→ **Material**:
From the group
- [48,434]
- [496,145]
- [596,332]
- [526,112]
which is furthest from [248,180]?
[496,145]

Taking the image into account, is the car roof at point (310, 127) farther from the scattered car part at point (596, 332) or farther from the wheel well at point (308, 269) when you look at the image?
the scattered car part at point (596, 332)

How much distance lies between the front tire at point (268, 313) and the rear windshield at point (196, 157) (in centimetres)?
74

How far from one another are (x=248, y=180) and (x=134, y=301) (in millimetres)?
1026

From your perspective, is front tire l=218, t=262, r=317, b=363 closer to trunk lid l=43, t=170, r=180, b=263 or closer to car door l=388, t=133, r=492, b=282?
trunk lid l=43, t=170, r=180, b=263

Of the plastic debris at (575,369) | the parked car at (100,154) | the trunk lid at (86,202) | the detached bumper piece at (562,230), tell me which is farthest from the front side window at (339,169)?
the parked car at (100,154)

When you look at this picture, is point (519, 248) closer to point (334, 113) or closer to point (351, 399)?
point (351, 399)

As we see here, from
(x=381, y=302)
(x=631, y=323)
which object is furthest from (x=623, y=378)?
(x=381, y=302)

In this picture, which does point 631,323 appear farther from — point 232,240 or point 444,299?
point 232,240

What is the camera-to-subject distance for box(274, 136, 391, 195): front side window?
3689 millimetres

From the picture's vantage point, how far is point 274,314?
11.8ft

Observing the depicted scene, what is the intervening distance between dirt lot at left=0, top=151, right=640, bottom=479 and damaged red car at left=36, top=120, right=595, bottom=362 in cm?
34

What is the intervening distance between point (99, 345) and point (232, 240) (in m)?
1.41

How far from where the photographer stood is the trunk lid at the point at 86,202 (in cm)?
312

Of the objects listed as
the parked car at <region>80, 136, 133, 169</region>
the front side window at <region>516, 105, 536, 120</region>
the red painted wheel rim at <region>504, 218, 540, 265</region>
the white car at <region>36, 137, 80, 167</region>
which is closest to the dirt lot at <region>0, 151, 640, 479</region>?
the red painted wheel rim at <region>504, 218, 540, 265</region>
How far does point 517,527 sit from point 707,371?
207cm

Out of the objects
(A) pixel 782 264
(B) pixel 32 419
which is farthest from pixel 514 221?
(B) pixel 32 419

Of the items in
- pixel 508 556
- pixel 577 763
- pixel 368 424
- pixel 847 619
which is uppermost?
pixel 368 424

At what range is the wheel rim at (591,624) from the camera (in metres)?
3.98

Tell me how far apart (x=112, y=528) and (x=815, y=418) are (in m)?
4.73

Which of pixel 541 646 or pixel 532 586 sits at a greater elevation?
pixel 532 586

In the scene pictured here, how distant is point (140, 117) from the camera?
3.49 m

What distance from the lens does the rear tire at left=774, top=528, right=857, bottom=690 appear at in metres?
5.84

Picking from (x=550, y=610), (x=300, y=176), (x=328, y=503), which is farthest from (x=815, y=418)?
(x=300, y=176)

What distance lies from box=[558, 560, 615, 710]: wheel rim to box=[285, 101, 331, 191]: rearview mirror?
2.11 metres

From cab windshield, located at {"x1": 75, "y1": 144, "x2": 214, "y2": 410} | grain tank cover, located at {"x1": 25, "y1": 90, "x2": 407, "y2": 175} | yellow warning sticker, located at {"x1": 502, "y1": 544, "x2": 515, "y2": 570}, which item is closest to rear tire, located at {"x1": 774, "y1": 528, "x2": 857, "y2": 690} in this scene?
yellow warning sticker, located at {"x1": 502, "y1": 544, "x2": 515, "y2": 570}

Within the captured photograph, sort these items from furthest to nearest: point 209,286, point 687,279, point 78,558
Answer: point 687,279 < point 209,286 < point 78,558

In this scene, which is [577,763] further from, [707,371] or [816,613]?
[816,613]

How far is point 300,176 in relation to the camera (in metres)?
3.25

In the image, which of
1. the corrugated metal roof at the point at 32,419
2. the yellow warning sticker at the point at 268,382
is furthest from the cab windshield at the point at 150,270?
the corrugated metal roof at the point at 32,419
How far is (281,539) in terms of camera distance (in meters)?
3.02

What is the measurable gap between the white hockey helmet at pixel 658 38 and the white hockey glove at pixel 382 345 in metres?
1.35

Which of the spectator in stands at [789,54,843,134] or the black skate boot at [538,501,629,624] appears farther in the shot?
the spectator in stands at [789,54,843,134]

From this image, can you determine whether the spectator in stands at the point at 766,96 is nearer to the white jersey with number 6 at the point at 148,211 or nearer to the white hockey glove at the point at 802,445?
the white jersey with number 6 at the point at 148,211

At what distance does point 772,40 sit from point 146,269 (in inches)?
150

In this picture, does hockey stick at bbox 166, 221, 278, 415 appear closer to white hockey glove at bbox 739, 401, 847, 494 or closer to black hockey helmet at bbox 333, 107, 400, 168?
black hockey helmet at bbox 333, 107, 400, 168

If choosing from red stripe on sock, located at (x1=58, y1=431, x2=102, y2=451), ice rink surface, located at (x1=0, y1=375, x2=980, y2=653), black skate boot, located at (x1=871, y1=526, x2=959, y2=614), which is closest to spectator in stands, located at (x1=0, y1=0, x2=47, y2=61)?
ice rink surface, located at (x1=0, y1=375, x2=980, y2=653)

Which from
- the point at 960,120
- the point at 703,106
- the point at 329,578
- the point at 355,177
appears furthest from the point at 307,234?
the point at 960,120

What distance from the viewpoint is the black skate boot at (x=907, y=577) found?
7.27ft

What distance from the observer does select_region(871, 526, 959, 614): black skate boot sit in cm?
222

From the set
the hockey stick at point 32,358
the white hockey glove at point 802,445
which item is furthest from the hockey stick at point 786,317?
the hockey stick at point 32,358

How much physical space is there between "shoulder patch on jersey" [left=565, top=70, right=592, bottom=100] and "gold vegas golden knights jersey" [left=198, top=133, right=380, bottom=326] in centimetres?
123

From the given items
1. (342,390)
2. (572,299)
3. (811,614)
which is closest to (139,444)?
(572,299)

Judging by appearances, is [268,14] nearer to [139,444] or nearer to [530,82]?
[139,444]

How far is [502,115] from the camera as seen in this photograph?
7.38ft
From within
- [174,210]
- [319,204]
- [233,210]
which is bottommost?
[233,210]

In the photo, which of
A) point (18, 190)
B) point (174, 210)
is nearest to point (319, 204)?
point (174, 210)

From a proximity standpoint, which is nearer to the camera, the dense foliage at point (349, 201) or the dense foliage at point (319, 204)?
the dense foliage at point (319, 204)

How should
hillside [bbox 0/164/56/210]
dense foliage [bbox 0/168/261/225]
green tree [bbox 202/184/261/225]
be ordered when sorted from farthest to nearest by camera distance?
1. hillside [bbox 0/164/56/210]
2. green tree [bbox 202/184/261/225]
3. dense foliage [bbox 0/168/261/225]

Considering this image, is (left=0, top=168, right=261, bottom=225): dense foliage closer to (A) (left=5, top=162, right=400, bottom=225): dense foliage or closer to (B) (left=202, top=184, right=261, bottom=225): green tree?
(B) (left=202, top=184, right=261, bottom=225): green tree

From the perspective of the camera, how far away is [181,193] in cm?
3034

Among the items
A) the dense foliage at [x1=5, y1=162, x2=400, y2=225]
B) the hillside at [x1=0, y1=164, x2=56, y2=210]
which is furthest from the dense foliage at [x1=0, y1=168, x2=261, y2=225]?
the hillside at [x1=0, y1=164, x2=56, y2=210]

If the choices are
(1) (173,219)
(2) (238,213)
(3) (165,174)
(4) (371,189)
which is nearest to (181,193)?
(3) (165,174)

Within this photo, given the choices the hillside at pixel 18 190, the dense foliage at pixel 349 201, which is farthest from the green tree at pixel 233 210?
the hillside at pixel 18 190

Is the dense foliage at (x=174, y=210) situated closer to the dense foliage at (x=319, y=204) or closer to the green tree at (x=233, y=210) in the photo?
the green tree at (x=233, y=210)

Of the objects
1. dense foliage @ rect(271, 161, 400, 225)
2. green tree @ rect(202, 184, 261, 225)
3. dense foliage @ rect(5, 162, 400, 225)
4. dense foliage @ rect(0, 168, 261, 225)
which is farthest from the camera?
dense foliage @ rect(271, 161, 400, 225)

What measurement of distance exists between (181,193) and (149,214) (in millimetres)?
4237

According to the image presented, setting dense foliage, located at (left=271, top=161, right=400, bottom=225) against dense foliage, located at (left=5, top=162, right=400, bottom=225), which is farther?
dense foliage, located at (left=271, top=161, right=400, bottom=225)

→ **Exercise instructions**: Repeat the line that contains "If the choices are", then every line after it until the records end, with nothing added.

→ **Answer to the task**:
If the choices are
(1) (173,219)
(2) (238,213)
(3) (165,174)
(4) (371,189)
which is nearest to (181,193)?
(3) (165,174)

Within this photo, given the choices the hillside at pixel 18 190, the dense foliage at pixel 349 201, which is farthest from the green tree at pixel 233 210?
the hillside at pixel 18 190

Is the dense foliage at (x=174, y=210) situated closer to the dense foliage at (x=319, y=204) or closer to the green tree at (x=233, y=210) in the photo?
the green tree at (x=233, y=210)

Of the objects
1. dense foliage @ rect(271, 161, 400, 225)
2. green tree @ rect(202, 184, 261, 225)
3. dense foliage @ rect(5, 162, 400, 225)
4. dense foliage @ rect(0, 168, 261, 225)
which is farthest from the camera?
dense foliage @ rect(271, 161, 400, 225)

What measurement of distance exists between (181,193) and (149,214) (in millimetres)?
4237

According to the image presented, setting dense foliage, located at (left=271, top=161, right=400, bottom=225) against dense foliage, located at (left=5, top=162, right=400, bottom=225), which is farther?
dense foliage, located at (left=271, top=161, right=400, bottom=225)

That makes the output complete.